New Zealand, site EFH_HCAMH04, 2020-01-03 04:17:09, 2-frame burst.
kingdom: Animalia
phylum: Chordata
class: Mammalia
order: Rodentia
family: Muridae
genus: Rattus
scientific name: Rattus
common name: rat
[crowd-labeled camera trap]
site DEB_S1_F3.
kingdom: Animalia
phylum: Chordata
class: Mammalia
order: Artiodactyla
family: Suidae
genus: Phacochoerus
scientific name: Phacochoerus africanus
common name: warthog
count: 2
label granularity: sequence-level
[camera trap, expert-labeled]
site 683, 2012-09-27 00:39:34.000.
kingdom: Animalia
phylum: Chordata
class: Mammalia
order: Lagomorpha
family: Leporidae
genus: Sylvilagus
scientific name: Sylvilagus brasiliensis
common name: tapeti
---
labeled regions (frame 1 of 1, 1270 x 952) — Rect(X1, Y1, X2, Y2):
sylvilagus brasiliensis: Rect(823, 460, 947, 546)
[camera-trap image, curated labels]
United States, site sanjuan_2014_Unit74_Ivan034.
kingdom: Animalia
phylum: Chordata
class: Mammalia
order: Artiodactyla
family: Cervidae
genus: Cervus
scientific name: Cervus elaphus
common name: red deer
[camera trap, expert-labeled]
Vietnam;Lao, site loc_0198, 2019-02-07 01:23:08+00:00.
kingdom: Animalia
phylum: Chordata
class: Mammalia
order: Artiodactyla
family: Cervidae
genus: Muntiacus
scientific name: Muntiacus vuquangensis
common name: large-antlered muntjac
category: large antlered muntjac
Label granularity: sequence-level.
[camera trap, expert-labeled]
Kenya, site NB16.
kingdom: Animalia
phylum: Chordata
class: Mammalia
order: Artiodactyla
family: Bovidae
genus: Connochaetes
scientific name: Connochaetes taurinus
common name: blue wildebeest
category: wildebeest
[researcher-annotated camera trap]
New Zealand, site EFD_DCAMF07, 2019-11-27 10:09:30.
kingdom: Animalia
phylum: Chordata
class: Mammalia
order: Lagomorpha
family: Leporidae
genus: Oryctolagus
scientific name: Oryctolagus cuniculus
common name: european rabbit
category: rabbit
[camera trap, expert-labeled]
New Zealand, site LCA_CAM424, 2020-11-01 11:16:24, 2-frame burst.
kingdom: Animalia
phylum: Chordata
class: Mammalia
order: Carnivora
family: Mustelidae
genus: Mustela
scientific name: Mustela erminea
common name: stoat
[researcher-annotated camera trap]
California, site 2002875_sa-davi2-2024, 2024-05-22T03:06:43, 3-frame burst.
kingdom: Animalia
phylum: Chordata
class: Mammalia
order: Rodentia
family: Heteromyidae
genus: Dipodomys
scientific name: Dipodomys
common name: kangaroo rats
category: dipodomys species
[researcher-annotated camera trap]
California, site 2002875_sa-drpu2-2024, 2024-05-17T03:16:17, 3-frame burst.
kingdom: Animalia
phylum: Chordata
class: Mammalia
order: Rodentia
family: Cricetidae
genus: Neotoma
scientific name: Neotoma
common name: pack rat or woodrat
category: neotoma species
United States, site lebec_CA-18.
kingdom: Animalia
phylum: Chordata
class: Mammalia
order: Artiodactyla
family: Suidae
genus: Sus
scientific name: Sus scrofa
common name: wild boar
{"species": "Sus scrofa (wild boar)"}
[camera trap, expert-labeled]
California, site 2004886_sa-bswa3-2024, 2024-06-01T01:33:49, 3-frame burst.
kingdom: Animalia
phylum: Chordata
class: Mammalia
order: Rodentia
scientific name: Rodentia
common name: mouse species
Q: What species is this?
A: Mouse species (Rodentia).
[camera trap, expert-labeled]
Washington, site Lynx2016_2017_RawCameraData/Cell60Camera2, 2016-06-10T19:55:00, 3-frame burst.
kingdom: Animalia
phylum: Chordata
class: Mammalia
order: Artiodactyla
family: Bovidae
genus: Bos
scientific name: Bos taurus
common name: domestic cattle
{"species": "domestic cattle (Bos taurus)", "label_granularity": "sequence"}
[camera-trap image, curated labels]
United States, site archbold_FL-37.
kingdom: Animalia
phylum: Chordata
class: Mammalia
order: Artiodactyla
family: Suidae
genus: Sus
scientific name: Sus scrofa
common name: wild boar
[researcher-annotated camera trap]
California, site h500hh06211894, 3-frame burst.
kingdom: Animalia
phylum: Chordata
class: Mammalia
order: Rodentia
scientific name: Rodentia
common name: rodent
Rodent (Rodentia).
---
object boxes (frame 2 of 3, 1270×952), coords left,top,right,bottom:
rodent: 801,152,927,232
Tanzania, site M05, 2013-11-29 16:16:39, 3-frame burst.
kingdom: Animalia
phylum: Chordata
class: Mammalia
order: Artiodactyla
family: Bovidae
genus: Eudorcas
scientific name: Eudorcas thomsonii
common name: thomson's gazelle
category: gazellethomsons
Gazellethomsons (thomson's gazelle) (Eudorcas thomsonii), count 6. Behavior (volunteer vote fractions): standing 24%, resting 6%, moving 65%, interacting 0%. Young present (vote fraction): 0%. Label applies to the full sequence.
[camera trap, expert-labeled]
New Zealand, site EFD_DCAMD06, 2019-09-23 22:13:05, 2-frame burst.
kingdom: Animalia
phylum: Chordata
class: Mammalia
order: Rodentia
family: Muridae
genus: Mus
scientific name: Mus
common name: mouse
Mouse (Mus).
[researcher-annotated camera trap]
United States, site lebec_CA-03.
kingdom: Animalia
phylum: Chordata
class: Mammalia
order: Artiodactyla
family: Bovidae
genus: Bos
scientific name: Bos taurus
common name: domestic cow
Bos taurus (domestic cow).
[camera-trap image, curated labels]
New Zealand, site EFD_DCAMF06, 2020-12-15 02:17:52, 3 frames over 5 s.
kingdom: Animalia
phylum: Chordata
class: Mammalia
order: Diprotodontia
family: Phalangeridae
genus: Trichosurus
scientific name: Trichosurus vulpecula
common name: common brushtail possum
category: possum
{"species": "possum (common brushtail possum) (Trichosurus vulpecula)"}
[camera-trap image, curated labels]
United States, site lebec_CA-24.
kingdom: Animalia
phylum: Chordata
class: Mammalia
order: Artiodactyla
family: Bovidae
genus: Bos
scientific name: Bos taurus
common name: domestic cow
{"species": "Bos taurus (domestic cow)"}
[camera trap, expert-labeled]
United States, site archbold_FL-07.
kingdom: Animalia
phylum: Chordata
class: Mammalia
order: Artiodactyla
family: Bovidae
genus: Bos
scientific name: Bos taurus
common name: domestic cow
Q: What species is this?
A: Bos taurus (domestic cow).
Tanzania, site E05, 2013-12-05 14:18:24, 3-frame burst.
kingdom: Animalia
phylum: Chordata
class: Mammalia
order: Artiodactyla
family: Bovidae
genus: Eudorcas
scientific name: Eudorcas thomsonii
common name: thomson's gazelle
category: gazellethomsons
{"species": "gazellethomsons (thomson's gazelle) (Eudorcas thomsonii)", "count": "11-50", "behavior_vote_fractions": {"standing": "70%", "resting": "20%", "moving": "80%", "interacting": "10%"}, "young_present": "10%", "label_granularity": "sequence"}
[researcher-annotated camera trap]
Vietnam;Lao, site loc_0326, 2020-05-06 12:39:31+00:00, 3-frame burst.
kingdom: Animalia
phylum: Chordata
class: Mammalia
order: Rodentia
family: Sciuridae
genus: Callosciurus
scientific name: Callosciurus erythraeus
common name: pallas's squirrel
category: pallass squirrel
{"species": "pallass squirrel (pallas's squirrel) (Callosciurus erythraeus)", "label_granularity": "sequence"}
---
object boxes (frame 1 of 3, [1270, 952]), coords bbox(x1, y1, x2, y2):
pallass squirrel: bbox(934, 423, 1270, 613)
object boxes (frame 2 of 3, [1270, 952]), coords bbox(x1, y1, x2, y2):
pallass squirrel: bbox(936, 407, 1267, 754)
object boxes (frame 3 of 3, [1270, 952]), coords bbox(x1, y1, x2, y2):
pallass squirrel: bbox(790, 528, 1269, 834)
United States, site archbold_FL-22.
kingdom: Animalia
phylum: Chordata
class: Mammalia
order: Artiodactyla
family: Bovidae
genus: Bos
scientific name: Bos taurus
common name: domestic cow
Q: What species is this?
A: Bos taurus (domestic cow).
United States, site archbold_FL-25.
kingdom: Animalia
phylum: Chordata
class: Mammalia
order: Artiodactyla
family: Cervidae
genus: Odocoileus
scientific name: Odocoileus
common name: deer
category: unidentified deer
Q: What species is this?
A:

=======

### WHAT THIS TASK INVOLVES
Copy out all lines of the listing where the word "cattle" appears.

### SOLUTION
common name: domestic cattle
{"species": "domestic cattle (Bos taurus)", "label_granularity": "sequence"}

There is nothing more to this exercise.